EXERCICE A:
Traduisez en anglais cette phrase de l'article sur la fonctionnalité « Buy for Me » : « Nous entrons dans l’ère de la délégation algorithmique. »
EXERCICE B:
Mettez à jour le passage de l'article sur la fonctionnalité « Buy for Me » qui va de « Plus de biais » jusqu'à « son intention d’achat. » inclus, en y remplaçant « commerçants » par « marchands ».

EXTRAIT FOURNI:
Google a frappé fort le mois dernier lors de sa conférence annuelle I/O en dévoilant une nouvelle fonctionnalité baptisée "Buy for Me". Une innovation en apparence technique. En réalité, une bombe à fragmentation dans le monde du e-commerce. Parce que pour la première fois, le géant du web ne se contente plus de vous proposer des résultats ou des liens marchands : il vous propose d’acheter à votre place. Un personal shopper autonome, dopé à l’IA, connecté à votre profil, à vos données de navigation et à votre historique d’achat qui est capable de parcourir le web, de comparer les offres, de sélectionner un produit, de remplir le panier et de finaliser l’achat. Le tout, sans quitter Google.
Ce n’est ni une évolution UX, ni une tendance, mais un vrai bouleversement de l'architecture du e-commerce mondial, un basculement profond de paradigme. Jusqu’ici, l’enjeu pour les plateformes était de vous faire acheter les produits référencés sur leur site. Désormais, l’enjeu sera de vous accompagner partout sur le web. Le clic n’est plus le mètre-étalon de la performance e-commerce, il est relégué au rang d’étape technique dans un parcours désormais orchestré de bout en bout par des intelligences artificielles.
Plus de biais émotionnels avec les agents IA
Nous entrons dans l’ère de la délégation algorithmique. À l’heure des réseaux de neurones, l’IA prend le pouvoir en devenant l’interlocuteur des commerçants : ceux qui contrôlent les agents contrôlent l’accès aux clients. Et c’est tout le modèle du e-commerce (moteurs de recherche, plateformes, comparateurs, sites d’affiliation) qui se transforme. L’IA n’est plus seulement un simple assistant, tel que perçue encore très largement aujourd’hui, mais elle devient un véritable opérateur. Le consommateur ne clique plus, il délègue. Il n’effectue plus lui-même la transaction, il délègue à une intelligence artificielle l’exécution de son intention d’achat.

DONNÉES FOURNIES:

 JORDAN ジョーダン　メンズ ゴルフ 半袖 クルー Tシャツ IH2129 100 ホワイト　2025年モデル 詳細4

ZONE DE RÉPONSE A:
We are entering the era of algorithmic delegation.

ZONE DE RÉPONSE B:
Plus de biais émotionnels avec les agents IA
Nous entrons dans l’ère de la délégation algorithmique. À l’heure des réseaux de neurones, l’IA prend le pouvoir en devenant l’interlocuteur des marchands : ceux qui contrôlent les agents contrôlent l’accès aux clients. Et c’est tout le modèle du e-commerce (moteurs de recherche, plateformes, comparateurs, sites d’affiliation) qui se transforme. L’IA n’est plus seulement un simple assistant, tel que perçue encore très largement aujourd’hui, mais elle devient un véritable opérateur. Le consommateur ne clique plus, il délègue. Il n’effectue plus lui-même la transaction, il délègue à une intelligence artificielle l’exécution de son intention d’achat.